YOUR TASK. Render the data below as a Markdown table with the columns "Row" and "Text," one numbered row per line, skipping blank lines and the picture lines.

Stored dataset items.
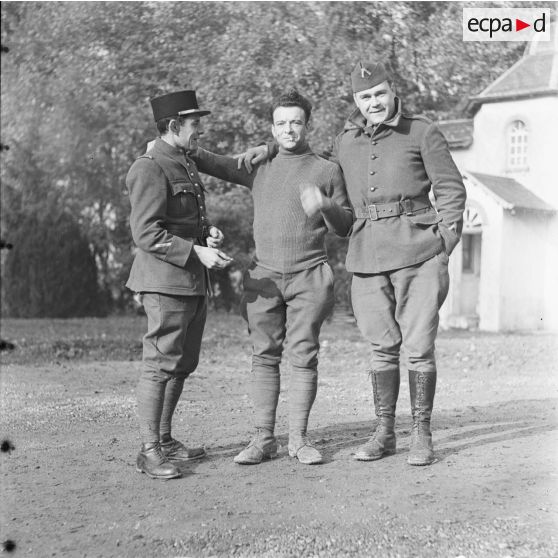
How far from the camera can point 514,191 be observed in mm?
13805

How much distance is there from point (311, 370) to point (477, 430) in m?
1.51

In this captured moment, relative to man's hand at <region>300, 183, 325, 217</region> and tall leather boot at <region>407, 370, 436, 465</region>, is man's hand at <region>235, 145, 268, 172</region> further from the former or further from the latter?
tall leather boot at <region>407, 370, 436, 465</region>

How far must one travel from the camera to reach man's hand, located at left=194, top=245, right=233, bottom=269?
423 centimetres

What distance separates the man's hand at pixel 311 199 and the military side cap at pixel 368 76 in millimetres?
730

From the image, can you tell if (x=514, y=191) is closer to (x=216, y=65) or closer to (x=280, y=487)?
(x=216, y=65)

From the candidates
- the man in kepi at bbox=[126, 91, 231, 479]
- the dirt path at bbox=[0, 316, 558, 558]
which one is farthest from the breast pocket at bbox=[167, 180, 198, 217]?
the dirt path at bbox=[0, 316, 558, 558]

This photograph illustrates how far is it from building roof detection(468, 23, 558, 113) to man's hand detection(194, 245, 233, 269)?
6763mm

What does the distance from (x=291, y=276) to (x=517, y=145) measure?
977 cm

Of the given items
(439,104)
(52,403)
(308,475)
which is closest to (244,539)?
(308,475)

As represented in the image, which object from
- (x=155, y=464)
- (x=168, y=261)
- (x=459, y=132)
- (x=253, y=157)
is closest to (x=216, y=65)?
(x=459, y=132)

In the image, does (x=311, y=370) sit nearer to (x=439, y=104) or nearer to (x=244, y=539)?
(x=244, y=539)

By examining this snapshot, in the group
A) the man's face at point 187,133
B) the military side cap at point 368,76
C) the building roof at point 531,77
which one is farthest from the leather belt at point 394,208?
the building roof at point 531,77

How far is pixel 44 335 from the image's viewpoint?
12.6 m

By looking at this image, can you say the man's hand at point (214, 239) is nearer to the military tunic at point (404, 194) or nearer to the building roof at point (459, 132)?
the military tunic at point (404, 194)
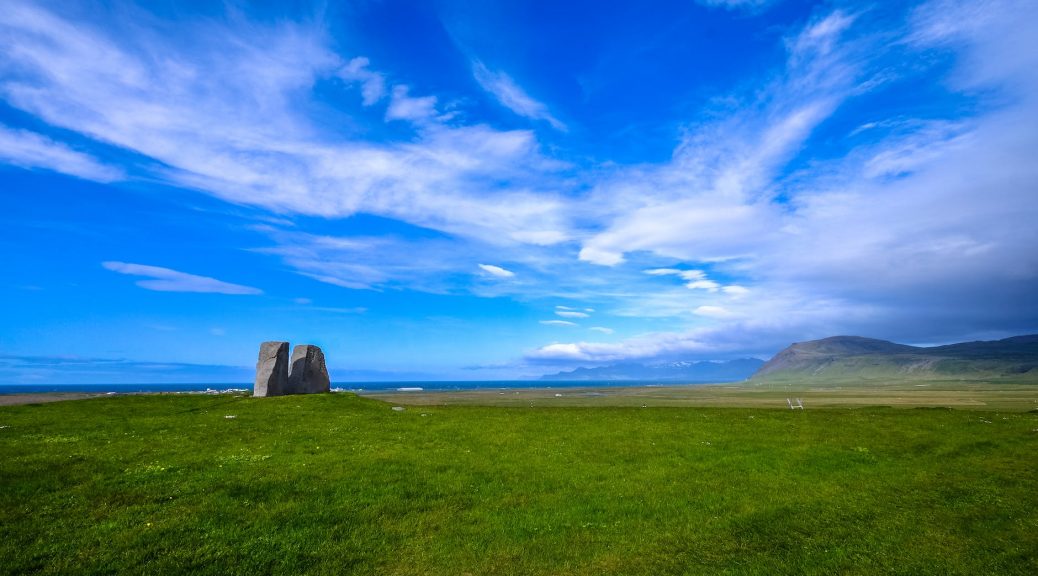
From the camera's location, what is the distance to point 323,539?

REPLY.
| Row | Text |
|---|---|
| 1 | How far from the camera can point 514,191 be observed in mm? |
| 2 | 13805 |
| 3 | How much distance is there from point (311, 370) to point (477, 430) in m? |
| 4 | 1.51 |
| 5 | In this captured moment, relative to man's hand at <region>300, 183, 325, 217</region> and tall leather boot at <region>407, 370, 436, 465</region>, is man's hand at <region>235, 145, 268, 172</region> further from the former or further from the latter? |
| 6 | tall leather boot at <region>407, 370, 436, 465</region> |
| 7 | How far must one travel from the camera to reach man's hand, located at left=194, top=245, right=233, bottom=269? |
| 8 | 423 centimetres |
| 9 | What distance separates the man's hand at pixel 311 199 and the military side cap at pixel 368 76 in millimetres? |
| 10 | 730 |
| 11 | From the image, can you tell if (x=514, y=191) is closer to (x=216, y=65) or closer to (x=280, y=487)? |
| 12 | (x=216, y=65) |
| 13 | From the candidates |
| 14 | - the man in kepi at bbox=[126, 91, 231, 479] |
| 15 | - the dirt path at bbox=[0, 316, 558, 558] |
| 16 | which one is farthest from the breast pocket at bbox=[167, 180, 198, 217]? |
| 17 | the dirt path at bbox=[0, 316, 558, 558] |
| 18 | This photograph illustrates how far is it from building roof detection(468, 23, 558, 113) to man's hand detection(194, 245, 233, 269)? |
| 19 | 6763mm |
| 20 | What does the distance from (x=291, y=276) to (x=517, y=145) measure? |
| 21 | 977 cm |
| 22 | Of the given items |
| 23 | (439,104) |
| 24 | (52,403) |
| 25 | (308,475) |
| 26 | which is closest to (244,539)? |
| 27 | (308,475) |
| 28 | As represented in the image, which object from |
| 29 | - (x=155, y=464) |
| 30 | - (x=168, y=261) |
| 31 | - (x=459, y=132) |
| 32 | - (x=253, y=157) |
| 33 | is closest to (x=216, y=65)? |
| 34 | (x=459, y=132) |
| 35 | In the image, does (x=311, y=370) sit nearer to (x=439, y=104) or nearer to (x=244, y=539)? |
| 36 | (x=244, y=539) |
| 37 | By examining this snapshot, in the group |
| 38 | A) the man's face at point 187,133 |
| 39 | B) the military side cap at point 368,76 |
| 40 | C) the building roof at point 531,77 |
| 41 | which one is farthest from the leather belt at point 394,208? |
| 42 | the building roof at point 531,77 |
| 43 | How far is pixel 44 335 from the image's viewpoint? |
| 44 | 12.6 m |
| 45 | By looking at this image, can you say the man's hand at point (214, 239) is nearer to the military tunic at point (404, 194) or nearer to the building roof at point (459, 132)? |
| 46 | the military tunic at point (404, 194) |
| 47 | From the camera's location, what is the distance to point 323,539? |